» **GIVEN TEXT**
··········
A Twist on Probiotics

February 19, 2019 in Health, Uncategorized by Joyce Bunderson

The human body and nature itself never cease to amaze me. It’s fascinating to me that so many times that we humans learn about something that is involved in human health, we end up thinking that we know more than we actually know. Our knowledge of our gut microbiome (formerly called gut flora), is the microbe population living in our intestine. The European Society of Neurogastroenterology & Motility reports it to contain tens of trillions of microorganisms, including at least 1000 different species of known bacteria with more than 3 million genes (150 times more than humans, who have less than 20,000 genes). Just the sheer number of microbes and genes is enough to lead us to believe that we’re just at the beginning of understanding our microbiome.

An intriguing recent story which came out of a study done in Israel and published in the journal Cell in September 6, 2018 has caught my attention. Many of you will want to read the study, but let me give you a quick layman’s idea of what was learned. The researchers were trying to learn if taking probiotics after being medicated with antibiotics was effective or not. They randomly assigned 21 healthy adults to three groups after a week on antibiotics. The three groups assigned to were:

  • They would get no additional treatment (the control group)
  • The second group got a fecal transplant, which was made from their own microbiome before they took the antibiotics
  • The third group took a probiotic for four weeks. The probiotic contained eleven of the most commonly used bacteria in the probiotics market.

Now here’s the interesting outcome:

  • The microbiome of the control group returned to their initial composition after four weeks.
  • The fecal transplant group was no different from its original composition just one day after transplantation.
  • The probiotic takers didn’t return to normal. “They had microbiome characteristics that were suggestive of pathological states, such as low bacterial diversity and sustained microbiome imbalance;” said Eran Elinav, a professor of immunology at the Weizmann Institute of Science where the research was done.

At first glance, you may say; obviously the fecal transplant is the best choice. But that is not something that you do at home after recovering from your infection and the antibiotic that cured it. Even more interesting is the fact that the researchers continued to test the probiotic group for six months after the course of antibiotics and that group’s microbiome never returned to normal. Although the researchers do not know what the changes mean for health, they believe that it’s not likely to improve it. Elinav was quoted by Nutrition Action Newsletter as saying; “Contrary to the current dogma, which says that probiotics are harmless and benefit everyone, our results point out that consumption of probiotics following antibiotics can delay the restoration of a person’s microbiome. If our intent is to restore the microbiome to its initial state, probiotics are clearly not the preferred means to achieve it. We need high-quality studies to further assess this potentially alarming adverse effect of probiotics after antibiotic use.”
··········
» **PARTS OF THE EXERCISE**
a) In the probiotics article, how long after the course of antibiotics did researchers keep testing the probiotic group?
b) Write a continuation of the article on probiotics after antibiotics, picking up after its final paragraph.
The rows have nothing to do with the probiotics article.

» **SOURCE INFORMATION**
··········
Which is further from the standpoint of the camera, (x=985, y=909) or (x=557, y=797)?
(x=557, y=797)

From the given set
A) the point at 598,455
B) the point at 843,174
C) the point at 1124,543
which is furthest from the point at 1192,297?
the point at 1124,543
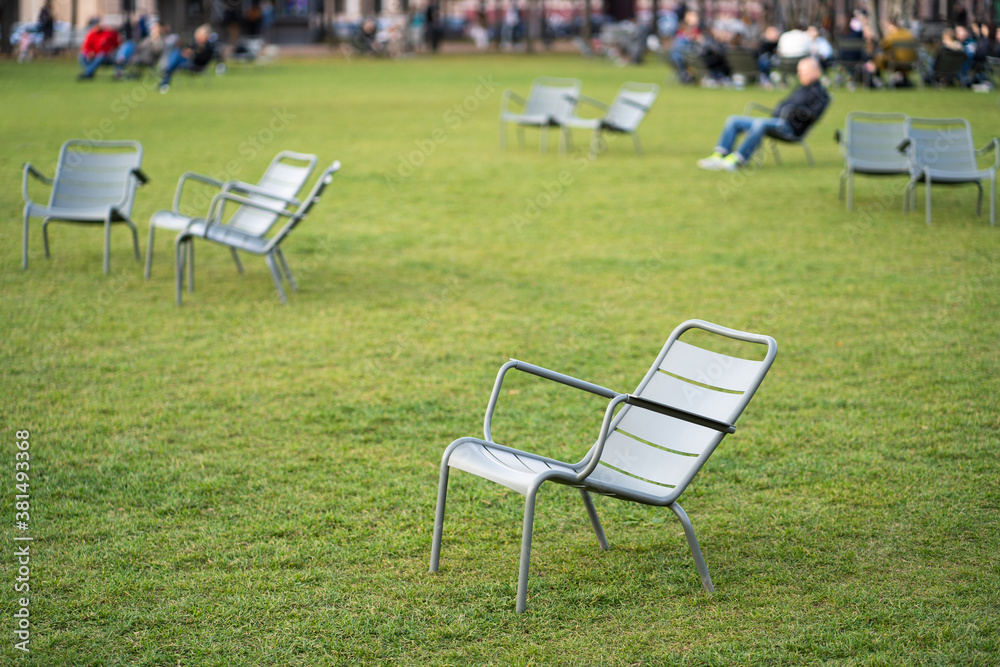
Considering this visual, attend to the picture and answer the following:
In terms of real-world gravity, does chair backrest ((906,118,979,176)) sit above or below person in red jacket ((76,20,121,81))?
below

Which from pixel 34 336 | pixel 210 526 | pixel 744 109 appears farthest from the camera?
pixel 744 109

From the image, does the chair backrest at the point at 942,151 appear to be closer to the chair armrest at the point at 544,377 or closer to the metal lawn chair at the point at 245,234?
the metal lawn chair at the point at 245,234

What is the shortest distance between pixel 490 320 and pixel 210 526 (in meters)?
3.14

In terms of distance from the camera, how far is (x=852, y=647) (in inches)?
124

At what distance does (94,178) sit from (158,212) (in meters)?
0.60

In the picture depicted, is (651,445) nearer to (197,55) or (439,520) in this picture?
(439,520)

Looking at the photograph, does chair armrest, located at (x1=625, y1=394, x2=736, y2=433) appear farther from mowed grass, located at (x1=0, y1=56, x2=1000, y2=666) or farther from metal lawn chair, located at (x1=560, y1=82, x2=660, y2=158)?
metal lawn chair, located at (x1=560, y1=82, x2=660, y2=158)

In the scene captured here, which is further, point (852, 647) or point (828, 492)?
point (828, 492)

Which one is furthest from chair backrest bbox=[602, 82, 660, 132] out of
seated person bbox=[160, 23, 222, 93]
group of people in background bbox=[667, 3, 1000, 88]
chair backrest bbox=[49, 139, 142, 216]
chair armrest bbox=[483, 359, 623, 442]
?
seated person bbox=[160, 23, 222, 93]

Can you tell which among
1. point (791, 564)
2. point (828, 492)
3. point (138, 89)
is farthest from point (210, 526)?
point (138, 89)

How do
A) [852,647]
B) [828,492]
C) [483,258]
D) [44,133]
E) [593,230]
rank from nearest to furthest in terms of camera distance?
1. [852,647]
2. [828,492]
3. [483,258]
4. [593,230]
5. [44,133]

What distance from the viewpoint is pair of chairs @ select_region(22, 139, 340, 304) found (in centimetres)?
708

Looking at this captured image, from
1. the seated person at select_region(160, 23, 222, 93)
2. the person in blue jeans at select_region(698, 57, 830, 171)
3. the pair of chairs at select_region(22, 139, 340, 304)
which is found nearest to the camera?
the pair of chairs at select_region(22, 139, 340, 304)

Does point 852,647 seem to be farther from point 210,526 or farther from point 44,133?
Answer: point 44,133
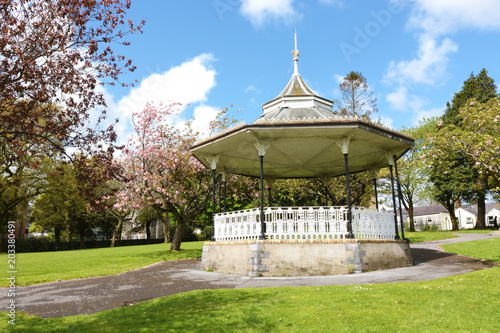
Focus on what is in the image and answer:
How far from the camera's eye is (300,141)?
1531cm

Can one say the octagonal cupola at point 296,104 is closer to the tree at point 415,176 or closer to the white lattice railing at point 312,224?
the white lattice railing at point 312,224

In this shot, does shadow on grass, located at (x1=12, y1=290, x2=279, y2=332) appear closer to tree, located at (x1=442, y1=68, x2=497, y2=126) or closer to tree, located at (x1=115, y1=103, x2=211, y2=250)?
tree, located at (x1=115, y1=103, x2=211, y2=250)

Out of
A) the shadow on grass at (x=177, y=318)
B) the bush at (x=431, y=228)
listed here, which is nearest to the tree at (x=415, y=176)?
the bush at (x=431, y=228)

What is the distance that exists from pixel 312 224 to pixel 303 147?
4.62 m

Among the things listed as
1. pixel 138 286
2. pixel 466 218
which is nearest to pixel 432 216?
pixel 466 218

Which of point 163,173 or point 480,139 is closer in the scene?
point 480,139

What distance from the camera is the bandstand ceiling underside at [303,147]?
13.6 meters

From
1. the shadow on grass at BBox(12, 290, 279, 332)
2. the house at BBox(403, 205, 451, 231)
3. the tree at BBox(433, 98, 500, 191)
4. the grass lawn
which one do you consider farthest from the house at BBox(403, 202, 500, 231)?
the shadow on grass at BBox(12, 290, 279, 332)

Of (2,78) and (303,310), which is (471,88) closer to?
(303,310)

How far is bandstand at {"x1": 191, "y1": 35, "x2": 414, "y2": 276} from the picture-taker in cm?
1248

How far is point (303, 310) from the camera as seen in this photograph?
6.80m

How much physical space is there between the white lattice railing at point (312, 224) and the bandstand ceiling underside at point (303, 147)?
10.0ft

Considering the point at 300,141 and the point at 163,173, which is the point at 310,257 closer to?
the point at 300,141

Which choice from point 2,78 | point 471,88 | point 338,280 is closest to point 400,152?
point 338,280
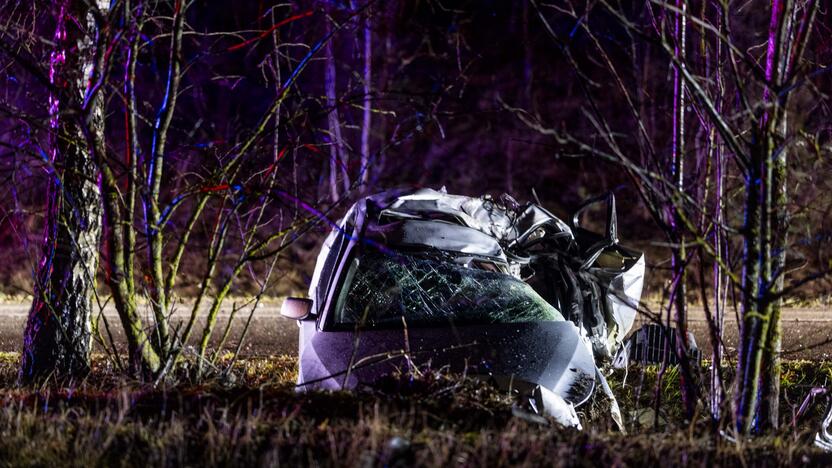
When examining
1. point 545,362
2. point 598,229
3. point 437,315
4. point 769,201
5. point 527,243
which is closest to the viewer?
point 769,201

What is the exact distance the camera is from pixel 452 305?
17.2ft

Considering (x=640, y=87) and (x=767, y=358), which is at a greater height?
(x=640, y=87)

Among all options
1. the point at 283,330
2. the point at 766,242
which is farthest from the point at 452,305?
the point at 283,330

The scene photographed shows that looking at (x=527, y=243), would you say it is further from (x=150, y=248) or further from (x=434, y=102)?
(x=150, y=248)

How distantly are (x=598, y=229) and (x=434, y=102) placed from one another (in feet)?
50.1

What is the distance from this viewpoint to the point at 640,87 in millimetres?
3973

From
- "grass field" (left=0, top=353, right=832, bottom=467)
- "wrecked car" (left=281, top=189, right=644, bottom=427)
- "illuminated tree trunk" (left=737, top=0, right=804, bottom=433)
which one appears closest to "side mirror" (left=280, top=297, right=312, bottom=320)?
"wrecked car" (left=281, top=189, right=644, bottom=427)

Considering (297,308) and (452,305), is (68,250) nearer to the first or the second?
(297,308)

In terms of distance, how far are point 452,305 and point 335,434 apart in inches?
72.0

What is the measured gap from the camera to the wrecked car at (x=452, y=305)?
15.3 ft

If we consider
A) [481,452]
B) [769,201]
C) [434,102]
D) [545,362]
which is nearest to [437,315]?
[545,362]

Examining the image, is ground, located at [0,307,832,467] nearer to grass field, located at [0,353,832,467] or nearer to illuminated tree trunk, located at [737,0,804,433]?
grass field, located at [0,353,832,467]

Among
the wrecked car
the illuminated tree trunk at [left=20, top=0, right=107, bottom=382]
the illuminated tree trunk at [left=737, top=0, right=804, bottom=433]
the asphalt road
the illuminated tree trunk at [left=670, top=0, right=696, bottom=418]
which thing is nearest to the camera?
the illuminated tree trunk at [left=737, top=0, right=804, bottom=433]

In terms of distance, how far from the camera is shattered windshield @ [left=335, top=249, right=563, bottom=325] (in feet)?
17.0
··········
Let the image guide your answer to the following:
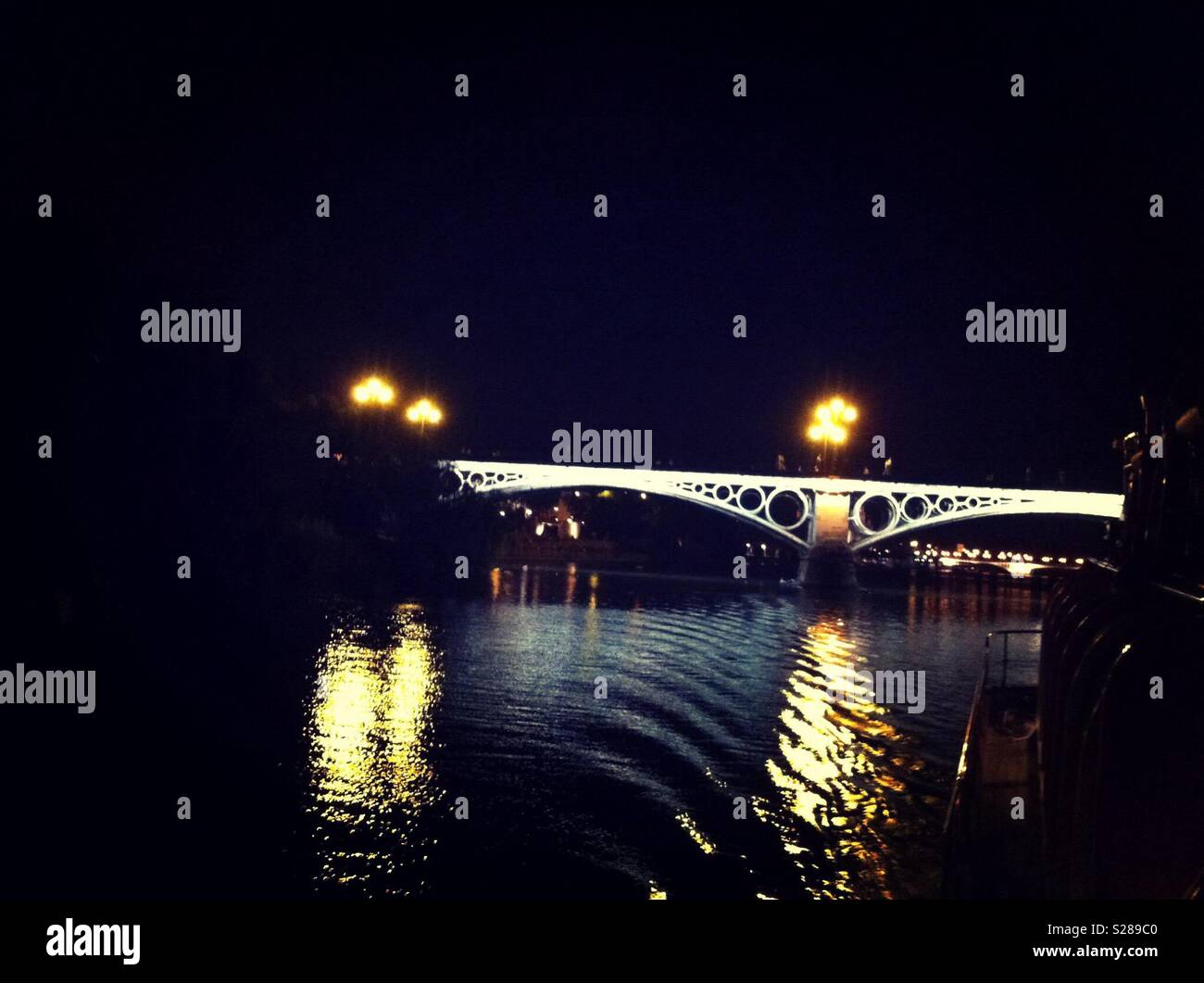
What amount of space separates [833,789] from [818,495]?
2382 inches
··········
» **EXPECTED RESULTS**
a) Six months.

b)
I look forward to the results of the further research with larger and more diverse samples that should come from this work. Some questions that pop out of my head are:

  • What about populations that eat probiotics as staple foods? Certainly, many of them were eating the foods long before antibiotics were discovered. If this is all verified it seems that it opens a huge can of worms that need to be addressed.
  • A related question is: What about those that ate probiotic containing foods prior to the antibiotics?
  • If we eat a fairly common American diet, should we avoid live culture yogurt and cheese, after a round of antibiotics?

Some foods that contain probiotics are:

  • Yogurt with active or live cultures (all yogurt starts with live cultures, but sometimes in the processing the bacteria are killed. Note: Some yogurt is loaded with high amounts of added sugar.
  • Kefir is a fermented probiotic milk drink
  • Sauerkraut is fermented cabbage – nutritious, but very high in salt; pasteurized sauerkraut kills the live and active bacteria
  • Tempeh is fermented soybeans
  • Kimchi is spicy Korean fermented cabbage
  • Miso is fermented soybean paste, Japanese seasoning
  • Kombucha is fermented black or green tea
  • Pickles (that are fermented in salty water) it does not include those with vinegar, as vinegar kills bacteria
  • Buttermilk that is fermented (popular in India, Nepal and Pakistan) American cultured buttermilk does not have probiotic benefits
  • Natto is another fermented soy product popular in Japanese cuisine
  • Some types of cheese, including cheddar, mozzarella and gouda

Although the results of this study offer many questions, the small-sample research was well conceived and well done. If these results hold up with larger samples, it is more than worth-while knowing about the results, so the next time your physician says to load up on probiotics after a round of antibiotics, you will know to ask if he/she is familiar with this study.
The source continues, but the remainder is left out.